Vlabel breidde dit standpunt uit naar effecten en geldbeleggingen die worden aangehouden door een burgerlijke maatschap, en waarvan de delen zich voor het vruchtgebruik in handen bevinden van de vruchtgebruiker(s) en  voor de blote eigendom in handen van de blote eigenaar(s). Wilde men erfbelasting vermijden, dan moesten delen in een maatschap (die geldbeleggingen of effecten aanhoudt) vanaf 1 juni 2017 geschonken worden onder betaling van schenkbelasting, en moesten de “burgerlijke” vruchten die de maatschap verkreeg sinds die datum, worden uitgekeerd door de algemene vergadering van de maatschap.   

 

Arrest Raad van State d.d. 12 juni 2018

In haar arrest van 12 juni 2018 maakt het Arbitragehof brandhout van VLABEL’ s standpunt. Aangezien noch de wettekst, noch de parlementaire voorbereiding de registratie van de schenking in België oplegt, en aangezien een fictiebepaling strikt moet worden uitgelegd, kan, aldus de Raad van State, uit artikel 2.7.1.0.7. VCF niet worden afgeleid dat de schenking voorafgaand aan de gesplitste aankoop/inschrijving maar als tegenbewijs kan worden aanvaard indien deze in België is geregistreerd. Het Arbitragehof vernietigt dan ook het bestreden standpunt.

 

Gevolgen voor de praktijk

In de nasleep van dit arrest deelde VLABEL op 15 juni 2018 mee het vernietigde standpunt niet langer te zullen toepassen op toekomstig te behandelen dossiers. Belastingplichtigen die wel belast werden in toepassing van dit standpunt kunnen nog een bezwaarschrift indienen binnen de wettelijke bezwaartermijn van 3 maanden na de verzenddatum van het aanslagbiljet.

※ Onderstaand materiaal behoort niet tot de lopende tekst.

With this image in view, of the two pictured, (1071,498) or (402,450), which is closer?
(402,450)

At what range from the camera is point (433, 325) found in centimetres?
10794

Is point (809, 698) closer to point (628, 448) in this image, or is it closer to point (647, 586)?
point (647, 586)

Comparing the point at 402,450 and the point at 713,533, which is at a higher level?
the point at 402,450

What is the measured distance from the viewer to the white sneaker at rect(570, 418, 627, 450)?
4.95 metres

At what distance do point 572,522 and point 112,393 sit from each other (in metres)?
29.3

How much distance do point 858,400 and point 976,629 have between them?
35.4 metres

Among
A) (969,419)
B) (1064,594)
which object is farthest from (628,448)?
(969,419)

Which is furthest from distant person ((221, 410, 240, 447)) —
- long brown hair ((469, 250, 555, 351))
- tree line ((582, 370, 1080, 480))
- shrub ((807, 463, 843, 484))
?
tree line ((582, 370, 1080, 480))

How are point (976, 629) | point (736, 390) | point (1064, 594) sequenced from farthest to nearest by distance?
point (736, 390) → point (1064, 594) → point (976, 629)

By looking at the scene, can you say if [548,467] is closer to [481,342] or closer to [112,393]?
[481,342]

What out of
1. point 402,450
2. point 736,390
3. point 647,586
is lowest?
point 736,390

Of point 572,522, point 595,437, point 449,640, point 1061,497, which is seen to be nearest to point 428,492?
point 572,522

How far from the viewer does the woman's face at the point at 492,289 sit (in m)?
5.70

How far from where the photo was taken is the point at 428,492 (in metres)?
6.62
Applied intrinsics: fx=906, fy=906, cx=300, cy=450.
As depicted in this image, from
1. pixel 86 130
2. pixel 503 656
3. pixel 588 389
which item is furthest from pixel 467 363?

Het gevolg is dat niet langer erfbelasting zal verschuldigd zijn indien ouders het vruchtgebruik over een onroerend goed wensen aan te kopen, en aan hun kinderen zonder betaling van 3% schenkbelasting geld schenken met het oog op de aankoop van de blote eigendom.  

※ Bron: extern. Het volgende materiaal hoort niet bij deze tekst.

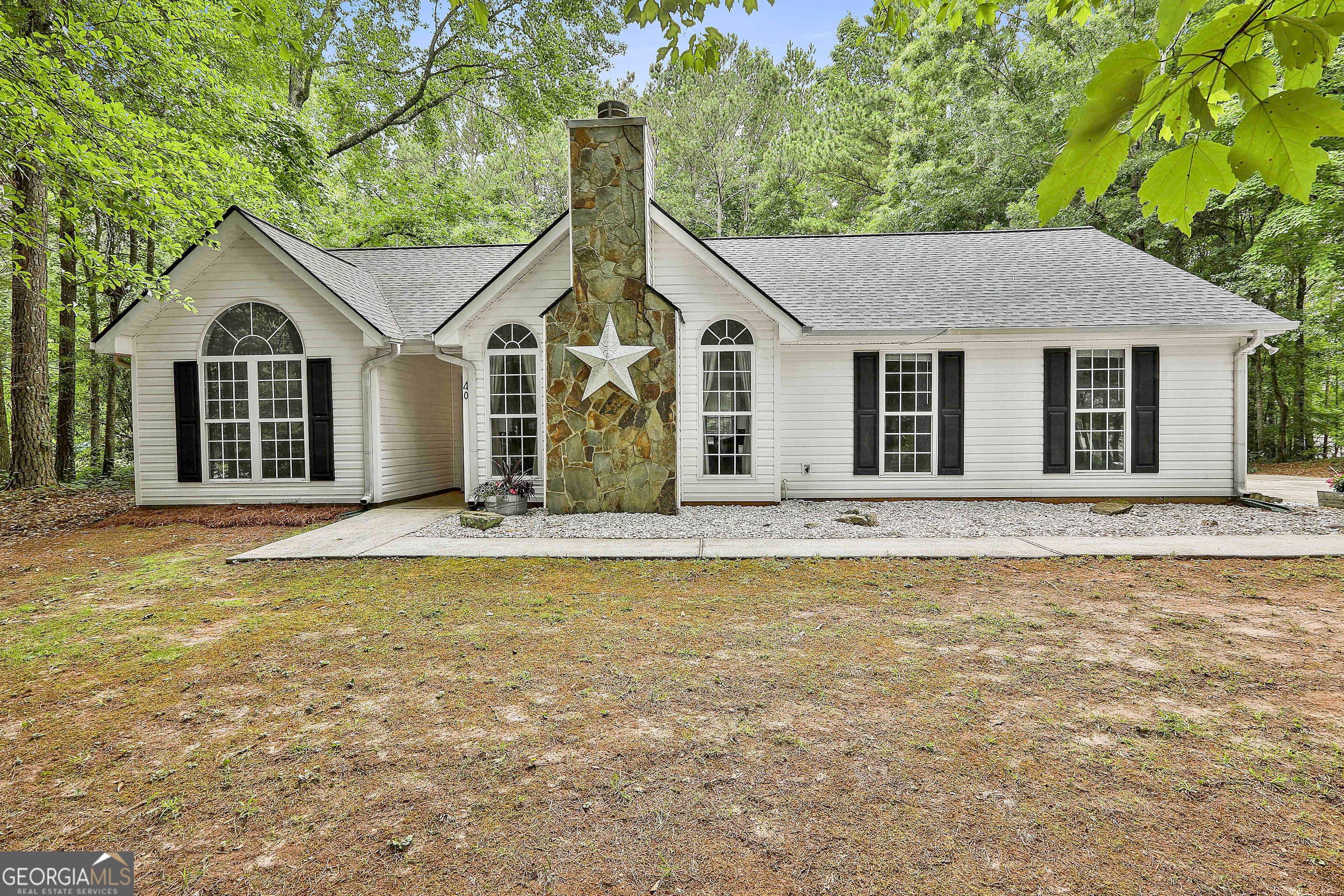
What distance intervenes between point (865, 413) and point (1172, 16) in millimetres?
9213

Evenmin zal een schenking voor Nederlandse notaris, met voorbehoud van vruchtgebruik, van effecten of geldbeleggingen of van delen in een maatschap die effecten of geldbeleggingen aanhoudt, aanleiding geven tot de heffing van erfbelasting bij het overlijden van de schenkers-vruchtgebruikers.

In de bovenvermelde gevallen zal er wel nog steeds erfbelasting verschuldigd zijn indien de schenker(s) komen te overlijden binnen de drie jaar na de schenking.

Voor wat betreft effecten of geldbeleggingen die worden aangehouden door een burgerlijke maatschap, en waarvan de delen zich voor het vruchtgebruik in handen bevinden van de vruchtgebruiker(s) en  voor de blote eigendom in handen van de blote eigenaar(s), is het niet langer vereist dat de burgerlijke vruchten worden uitgekeerd door de algemene vergadering om te ontsnappen aan de heffing van erfbelasting. De reservering of incorporatie van de burgerlijke vruchten zal immers niet langer worden beschouwd als een nieuwe gesplitste inschrijving waarvan het bewijs moet worden geleverd dat het niet gaat om een bedekte bevoordeling.

In haar communicatie geeft VLABEL wel aan het arrest verder grondig te zullen onderzoeken op zijn mogelijke consequenties en beleidsopties.